Primary LanguagePython

AttentiveMLP

Official codebase for 2023 ECML-PKDD "Attentive Multi-Layer Perceptron for Non-autoregressive Generation"

The computation process of two variants of AMLP.

Highlights

  • Our proposed AMLP as an efficient attention which can be applied in both self-attention and cross-attention for non-autoregressive (NAR) models.
  • AMLP is a powerful attention even compared to softmax attention, while maintaining linear complexity

Our study achieves promising achievements in terms of efficiency by speeding up the computation process of NAR.

Setup & Datasets

The code is based on PyTorch and fairseq and CAB

  • For text-to-speech, super resolution and long sequence time-series forecasting, we follow CAB to conduct the main experiments. So please follow them to set up the main environment as well as datasets.
  • For machine translation, we use the open-sourced code base CMLMC. Please follow the setup scripts.

Training

  • For text-to-speech, super resolution and long sequence time-serires forcasting, please follow CAB and replace the softmax attention with our AMLPCov in amlp.py.
  • For machine translation, please use the following script:
DATA_DIR="DISTILLED_DATA_DIR"
SAVE_DIR="CHECKPOINT_SAVE_DIR"
CKPT_NAME="CKPT_NAME"
ATTN_TYPE="amlpquery"
VISIBLE_GPUS="0,1,2,3"
# train
CUDA_VISIBLE_DEVICES=$VISIBLE_GPUS python train.py $DATA_DIR \
   --arch cmlm_transformer_wmt_en_de \
   -s de \
   -t en \
   --optimizer adam \
   --adam-betas '(0.9,0.98)' \
   --criterion nat_loss \
   --task translation_lev \
   --label-smoothing 0.1 \
   --noise random_mask \
   --lr-scheduler inverse_sqrt \
   --warmup-init-lr '1e-07' \
   --lr 0.0005 \
   --warmup-updates 40000 \
   --dropout 0.2 \
   --weight-decay 0.01 \
   --decoder-learned-pos \
   --encoder-learned-pos \
   --apply-bert-init \
   --share-all-embeddings \
   --max-tokens 16384 \
   --max-update 300000 \
   --fixed-validation-seed 7 \
   --log-interval 100 \
   --fp16 \
   --keep-last-epochs 20 \
   --eval-bleu --eval-bleu-args '{"iter_decode_max_iter": 0, "iter_decode_with_beam": 1}' \
    --eval-tokenized-bleu --eval-bleu-remove-bpe \
   --landmarks 16 \
   --insertCausalSelfAttn \
   --amlp-activation 'softmax' \
   --encoder-self-attention-type 'mha' \
   --decoder-cross-attention-type $ATTN_TYPE \
   --decoder-self-attention-type $ATTN_TYPE \
   --no-scale-embedding \
   --concatPE \
   --add_ema 0.99 \
   --selfcorrection 0 \
   --replacefactor 0.3 \
   --save-dir $SAVE_DIR/$CKPT_NAME

# test
python InferenceWMT_valid.py $CKPT_NAME 132 151 $SAVE_DIR/BLEU/  $DATA_DIR

Here we use two distilled datasets WMT 14 EN-DE and WMT 14 DE-EN.

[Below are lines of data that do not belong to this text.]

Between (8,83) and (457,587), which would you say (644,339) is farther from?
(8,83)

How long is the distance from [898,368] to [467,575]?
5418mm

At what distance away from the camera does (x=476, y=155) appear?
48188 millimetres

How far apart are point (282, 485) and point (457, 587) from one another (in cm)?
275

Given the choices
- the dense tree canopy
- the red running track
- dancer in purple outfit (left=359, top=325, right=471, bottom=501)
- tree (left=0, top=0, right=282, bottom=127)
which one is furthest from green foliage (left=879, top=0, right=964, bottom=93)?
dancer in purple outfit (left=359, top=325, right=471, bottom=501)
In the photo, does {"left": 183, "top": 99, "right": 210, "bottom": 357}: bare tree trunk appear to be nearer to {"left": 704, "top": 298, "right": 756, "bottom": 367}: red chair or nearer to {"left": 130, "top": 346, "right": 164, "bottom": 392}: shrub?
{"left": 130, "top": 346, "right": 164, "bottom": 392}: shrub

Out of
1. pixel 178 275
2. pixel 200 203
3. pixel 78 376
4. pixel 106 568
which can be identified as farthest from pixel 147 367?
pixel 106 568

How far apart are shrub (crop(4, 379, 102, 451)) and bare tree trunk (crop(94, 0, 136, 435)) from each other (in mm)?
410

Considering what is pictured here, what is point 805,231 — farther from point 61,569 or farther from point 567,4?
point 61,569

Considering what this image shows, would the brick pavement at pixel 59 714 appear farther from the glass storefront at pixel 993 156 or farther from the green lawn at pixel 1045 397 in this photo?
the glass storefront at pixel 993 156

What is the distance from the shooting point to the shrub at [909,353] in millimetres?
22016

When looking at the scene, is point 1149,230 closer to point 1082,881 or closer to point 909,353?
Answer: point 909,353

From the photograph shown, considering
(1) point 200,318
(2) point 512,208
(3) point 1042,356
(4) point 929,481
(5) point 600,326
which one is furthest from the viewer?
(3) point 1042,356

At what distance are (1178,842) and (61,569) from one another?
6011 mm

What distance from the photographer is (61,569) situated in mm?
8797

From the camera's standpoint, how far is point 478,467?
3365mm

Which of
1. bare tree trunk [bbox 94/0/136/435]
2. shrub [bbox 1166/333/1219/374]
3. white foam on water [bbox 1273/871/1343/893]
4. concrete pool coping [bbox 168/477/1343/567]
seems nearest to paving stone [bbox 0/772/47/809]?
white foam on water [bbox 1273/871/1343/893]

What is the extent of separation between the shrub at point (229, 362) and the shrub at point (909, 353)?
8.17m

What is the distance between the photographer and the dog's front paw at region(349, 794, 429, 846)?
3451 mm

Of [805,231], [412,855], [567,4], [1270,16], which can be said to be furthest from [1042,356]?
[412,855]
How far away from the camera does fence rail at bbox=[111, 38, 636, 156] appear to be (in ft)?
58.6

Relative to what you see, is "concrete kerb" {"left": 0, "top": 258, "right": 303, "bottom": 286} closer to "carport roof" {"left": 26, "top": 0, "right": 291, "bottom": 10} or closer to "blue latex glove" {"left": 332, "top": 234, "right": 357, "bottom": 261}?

Special Arguments explanation:

  • --landmarks: the $c$ value in AMLP.
  • --amlp-activation: the activation function of AMLP. Default to be softmax.
  • --decoder-{self, cross}-attention-type: the type of attention used in experiments. We did not use amlpcov because amlpcov lags behind amlpquery in cross attention, which is not appropriate for generation task.

The number of GPU devices can be changed, but the max tokens should be 64k via the formula: update_freq * GPU_devices * max-tokens, where --update-freq defaults to 1.